* Stated problem a
Copy this passage from the real estate article word for word, starting with "Selling a house" and going on through "real estate broker.".

Selling a house can be a great way to free up some cash to finance the upgrade of a larger house or to cash-in on its appreciated value. Most likely you will either buy or sell your house using an agent. The 2015 Profile of Home Buyers & Sellers published by the National Association of Realtors, states that 92% of sellers & 87% of buyers used a realtor or broker for the most recent real estate transaction. While real estate agents might love to help you sell or buy a house, they can only do so much.
Difference Between A Real Estate Agent & Real Estate Broker
Before going into detail about how real estate agents earn income from a house sale, it’s necessary to distinguish the difference between a real estate agent and a real estate broker.
Real Estate Agent- A licensed salesperson, employed by a real estate agency, who represents people wanting to buy or sell a house. Most agents only earn an income, paid by a broker, once their client buys or sells the house. Very few are paid a base salary.
Real Estate Broker- A licensed person or agency that normally represents clients selling real estate property & is paid a commission when a property is sold. A broker can employ real estate agents & distributes the sales commission to the selling & buying real estate agents.

* Dataset extract
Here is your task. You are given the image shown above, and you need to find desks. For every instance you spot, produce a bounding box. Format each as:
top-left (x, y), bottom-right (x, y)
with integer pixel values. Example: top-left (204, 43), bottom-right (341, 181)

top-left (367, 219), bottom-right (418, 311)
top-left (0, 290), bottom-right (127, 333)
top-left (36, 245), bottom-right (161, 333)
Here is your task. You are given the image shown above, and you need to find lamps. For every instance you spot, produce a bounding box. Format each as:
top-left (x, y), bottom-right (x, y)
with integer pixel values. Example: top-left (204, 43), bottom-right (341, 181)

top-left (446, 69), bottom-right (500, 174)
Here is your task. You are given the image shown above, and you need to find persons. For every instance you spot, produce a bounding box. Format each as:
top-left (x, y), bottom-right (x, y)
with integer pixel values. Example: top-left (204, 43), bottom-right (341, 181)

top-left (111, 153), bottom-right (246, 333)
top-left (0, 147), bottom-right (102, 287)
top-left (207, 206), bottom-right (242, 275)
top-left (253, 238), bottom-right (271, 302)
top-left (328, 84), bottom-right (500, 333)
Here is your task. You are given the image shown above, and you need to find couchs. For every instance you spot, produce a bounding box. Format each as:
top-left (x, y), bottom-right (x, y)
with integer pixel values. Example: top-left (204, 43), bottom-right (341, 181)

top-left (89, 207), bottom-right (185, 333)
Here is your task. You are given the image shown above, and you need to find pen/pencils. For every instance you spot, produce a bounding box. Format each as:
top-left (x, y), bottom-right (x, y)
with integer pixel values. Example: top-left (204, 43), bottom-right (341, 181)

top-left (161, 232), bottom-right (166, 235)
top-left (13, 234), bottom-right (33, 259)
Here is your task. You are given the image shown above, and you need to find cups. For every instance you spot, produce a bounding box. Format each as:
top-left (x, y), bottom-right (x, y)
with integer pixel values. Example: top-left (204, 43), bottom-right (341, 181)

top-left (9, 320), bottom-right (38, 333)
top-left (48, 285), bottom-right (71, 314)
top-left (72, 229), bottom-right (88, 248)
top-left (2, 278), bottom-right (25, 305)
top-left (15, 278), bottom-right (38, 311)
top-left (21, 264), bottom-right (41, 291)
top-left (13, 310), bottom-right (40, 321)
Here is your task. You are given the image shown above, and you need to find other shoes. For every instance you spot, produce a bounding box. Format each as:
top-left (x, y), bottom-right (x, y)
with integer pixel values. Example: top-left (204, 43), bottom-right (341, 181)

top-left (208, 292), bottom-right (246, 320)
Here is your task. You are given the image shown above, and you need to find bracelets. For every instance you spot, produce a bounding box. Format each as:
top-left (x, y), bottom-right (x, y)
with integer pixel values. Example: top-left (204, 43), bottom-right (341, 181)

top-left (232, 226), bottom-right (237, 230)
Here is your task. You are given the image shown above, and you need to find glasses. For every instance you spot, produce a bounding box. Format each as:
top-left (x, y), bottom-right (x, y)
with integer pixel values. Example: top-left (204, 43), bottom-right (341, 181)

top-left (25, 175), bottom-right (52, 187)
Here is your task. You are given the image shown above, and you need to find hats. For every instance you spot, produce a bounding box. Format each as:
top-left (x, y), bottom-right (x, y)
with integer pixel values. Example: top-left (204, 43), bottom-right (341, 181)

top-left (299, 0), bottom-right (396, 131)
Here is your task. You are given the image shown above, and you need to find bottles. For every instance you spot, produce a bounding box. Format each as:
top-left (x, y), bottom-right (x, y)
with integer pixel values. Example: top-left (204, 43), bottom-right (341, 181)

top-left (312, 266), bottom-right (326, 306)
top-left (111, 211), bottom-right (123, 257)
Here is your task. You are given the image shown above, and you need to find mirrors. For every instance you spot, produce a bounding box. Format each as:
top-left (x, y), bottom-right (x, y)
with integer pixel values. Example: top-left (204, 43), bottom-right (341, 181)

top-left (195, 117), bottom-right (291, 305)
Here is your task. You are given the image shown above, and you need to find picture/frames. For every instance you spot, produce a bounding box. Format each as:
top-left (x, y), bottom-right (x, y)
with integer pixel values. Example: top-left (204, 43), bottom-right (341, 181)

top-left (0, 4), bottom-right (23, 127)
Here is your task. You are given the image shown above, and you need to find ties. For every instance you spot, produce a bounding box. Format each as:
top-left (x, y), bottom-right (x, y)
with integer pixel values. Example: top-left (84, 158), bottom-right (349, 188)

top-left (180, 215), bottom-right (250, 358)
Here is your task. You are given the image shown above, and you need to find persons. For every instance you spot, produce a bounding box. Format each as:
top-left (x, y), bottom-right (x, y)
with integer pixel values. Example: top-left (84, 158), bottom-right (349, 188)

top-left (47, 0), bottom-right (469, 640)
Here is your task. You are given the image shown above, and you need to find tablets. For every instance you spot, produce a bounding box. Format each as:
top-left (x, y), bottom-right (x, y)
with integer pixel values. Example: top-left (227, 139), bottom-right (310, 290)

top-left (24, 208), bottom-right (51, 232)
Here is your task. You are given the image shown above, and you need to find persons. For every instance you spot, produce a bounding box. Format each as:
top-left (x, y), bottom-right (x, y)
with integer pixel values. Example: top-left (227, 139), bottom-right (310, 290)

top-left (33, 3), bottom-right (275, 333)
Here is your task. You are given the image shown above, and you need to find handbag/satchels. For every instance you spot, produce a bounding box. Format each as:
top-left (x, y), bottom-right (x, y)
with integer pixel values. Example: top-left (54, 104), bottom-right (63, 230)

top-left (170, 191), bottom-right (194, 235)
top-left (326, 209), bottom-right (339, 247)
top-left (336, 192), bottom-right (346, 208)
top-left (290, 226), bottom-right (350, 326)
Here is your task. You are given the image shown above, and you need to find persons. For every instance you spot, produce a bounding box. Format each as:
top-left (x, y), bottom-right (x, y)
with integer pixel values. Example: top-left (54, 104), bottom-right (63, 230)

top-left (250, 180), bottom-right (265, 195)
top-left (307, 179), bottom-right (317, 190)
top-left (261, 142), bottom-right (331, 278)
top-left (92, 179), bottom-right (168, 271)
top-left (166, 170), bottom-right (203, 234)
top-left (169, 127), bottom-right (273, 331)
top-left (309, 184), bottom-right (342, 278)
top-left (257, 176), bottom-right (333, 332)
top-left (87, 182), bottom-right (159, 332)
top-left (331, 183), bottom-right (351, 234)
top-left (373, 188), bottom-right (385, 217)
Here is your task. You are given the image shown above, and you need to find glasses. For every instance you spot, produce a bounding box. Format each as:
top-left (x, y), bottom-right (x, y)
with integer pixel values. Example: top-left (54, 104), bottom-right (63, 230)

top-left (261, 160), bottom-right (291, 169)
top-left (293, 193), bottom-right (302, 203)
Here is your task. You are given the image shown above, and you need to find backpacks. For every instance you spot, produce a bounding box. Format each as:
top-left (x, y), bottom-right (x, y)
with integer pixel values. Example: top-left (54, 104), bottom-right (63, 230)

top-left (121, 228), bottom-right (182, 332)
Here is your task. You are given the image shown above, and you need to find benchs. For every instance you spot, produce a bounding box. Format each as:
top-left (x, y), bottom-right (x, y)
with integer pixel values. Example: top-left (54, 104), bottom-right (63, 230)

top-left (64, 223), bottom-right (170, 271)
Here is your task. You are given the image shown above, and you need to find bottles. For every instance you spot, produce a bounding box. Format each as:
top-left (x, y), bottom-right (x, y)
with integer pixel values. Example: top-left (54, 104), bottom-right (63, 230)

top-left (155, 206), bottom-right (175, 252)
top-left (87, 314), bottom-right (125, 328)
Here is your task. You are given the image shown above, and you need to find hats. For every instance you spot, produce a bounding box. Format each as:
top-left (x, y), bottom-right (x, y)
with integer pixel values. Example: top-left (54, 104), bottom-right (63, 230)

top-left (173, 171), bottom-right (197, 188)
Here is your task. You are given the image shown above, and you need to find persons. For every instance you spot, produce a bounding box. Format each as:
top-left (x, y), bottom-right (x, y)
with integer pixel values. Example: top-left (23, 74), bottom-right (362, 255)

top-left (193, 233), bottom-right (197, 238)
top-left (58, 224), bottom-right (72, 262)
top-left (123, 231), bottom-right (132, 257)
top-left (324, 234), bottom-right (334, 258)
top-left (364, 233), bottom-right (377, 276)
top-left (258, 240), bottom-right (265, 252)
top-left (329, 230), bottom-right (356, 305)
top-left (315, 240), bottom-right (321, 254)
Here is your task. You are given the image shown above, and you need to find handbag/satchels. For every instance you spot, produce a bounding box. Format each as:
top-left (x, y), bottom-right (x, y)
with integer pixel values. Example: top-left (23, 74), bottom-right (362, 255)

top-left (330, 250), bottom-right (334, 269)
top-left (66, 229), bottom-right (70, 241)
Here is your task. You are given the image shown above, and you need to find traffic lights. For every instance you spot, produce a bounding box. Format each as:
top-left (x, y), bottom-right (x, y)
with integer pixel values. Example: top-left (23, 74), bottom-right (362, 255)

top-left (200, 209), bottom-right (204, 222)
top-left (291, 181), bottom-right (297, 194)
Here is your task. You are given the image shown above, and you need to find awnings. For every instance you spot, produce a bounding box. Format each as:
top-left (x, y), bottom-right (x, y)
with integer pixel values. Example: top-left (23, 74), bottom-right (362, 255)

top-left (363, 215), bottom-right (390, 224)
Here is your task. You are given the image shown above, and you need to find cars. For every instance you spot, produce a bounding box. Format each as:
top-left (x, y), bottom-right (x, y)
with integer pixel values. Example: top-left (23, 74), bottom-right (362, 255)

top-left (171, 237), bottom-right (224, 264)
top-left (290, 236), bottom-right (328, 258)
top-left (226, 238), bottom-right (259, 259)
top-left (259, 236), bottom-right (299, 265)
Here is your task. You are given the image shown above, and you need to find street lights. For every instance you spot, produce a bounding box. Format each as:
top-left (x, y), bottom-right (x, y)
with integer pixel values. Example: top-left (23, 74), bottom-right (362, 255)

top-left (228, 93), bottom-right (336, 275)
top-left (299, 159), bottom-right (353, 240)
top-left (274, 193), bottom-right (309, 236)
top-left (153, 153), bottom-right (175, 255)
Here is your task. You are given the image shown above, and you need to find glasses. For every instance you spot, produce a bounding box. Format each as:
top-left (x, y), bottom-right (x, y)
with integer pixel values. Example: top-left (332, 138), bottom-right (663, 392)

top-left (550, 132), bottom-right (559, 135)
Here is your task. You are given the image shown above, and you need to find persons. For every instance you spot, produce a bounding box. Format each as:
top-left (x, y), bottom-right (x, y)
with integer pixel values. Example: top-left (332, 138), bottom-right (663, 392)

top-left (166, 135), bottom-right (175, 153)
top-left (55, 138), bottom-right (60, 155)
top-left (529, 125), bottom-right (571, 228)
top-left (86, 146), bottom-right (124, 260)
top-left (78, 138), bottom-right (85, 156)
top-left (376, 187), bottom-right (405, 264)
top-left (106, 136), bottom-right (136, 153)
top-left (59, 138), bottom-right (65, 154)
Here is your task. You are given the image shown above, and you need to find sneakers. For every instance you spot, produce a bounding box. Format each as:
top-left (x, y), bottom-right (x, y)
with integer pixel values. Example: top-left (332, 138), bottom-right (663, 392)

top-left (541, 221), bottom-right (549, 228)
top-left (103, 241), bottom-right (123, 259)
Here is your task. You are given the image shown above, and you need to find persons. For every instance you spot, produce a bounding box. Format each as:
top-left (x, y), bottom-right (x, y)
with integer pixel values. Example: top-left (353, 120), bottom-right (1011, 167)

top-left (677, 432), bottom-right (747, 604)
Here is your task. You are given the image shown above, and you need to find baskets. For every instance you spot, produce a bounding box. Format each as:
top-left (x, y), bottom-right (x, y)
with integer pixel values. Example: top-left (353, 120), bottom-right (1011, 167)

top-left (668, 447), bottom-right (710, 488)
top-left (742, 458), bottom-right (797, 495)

* Stated problem b
In the entries, take the lines starting with the line with "to find benchs." and going on through the line with "top-left (173, 171), bottom-right (197, 188)", and output them as a JSON list of strings, one string per line, with blank lines left out.

* Task result a
Selling a house can be a great way to free up some cash to finance the upgrade of a larger house or to cash-in on its appreciated value. Most likely you will either buy or sell your house using an agent. The 2015 Profile of Home Buyers & Sellers published by the National Association of Realtors, states that 92% of sellers & 87% of buyers used a realtor or broker for the most recent real estate transaction. While real estate agents might love to help you sell or buy a house, they can only do so much.
Difference Between A Real Estate Agent & Real Estate Broker
Before going into detail about how real estate agents earn income from a house sale, it’s necessary to distinguish the difference between a real estate agent and a real estate broker.

* Task result b
[
  "Here is your task. You are given the image shown above, and you need to find benchs. For every instance you spot, produce a bounding box. Format each as:",
  "top-left (x, y), bottom-right (x, y)",
  "with integer pixel values. Example: top-left (54, 104), bottom-right (63, 230)",
  "top-left (64, 223), bottom-right (170, 271)",
  "Here is your task. You are given the image shown above, and you need to find bottles. For every instance you spot, produce a bounding box. Format each as:",
  "top-left (x, y), bottom-right (x, y)",
  "with integer pixel values. Example: top-left (54, 104), bottom-right (63, 230)",
  "top-left (155, 206), bottom-right (175, 252)",
  "top-left (87, 314), bottom-right (125, 328)",
  "Here is your task. You are given the image shown above, and you need to find hats. For every instance you spot, produce a bounding box. Format each as:",
  "top-left (x, y), bottom-right (x, y)",
  "with integer pixel values. Example: top-left (54, 104), bottom-right (63, 230)",
  "top-left (173, 171), bottom-right (197, 188)"
]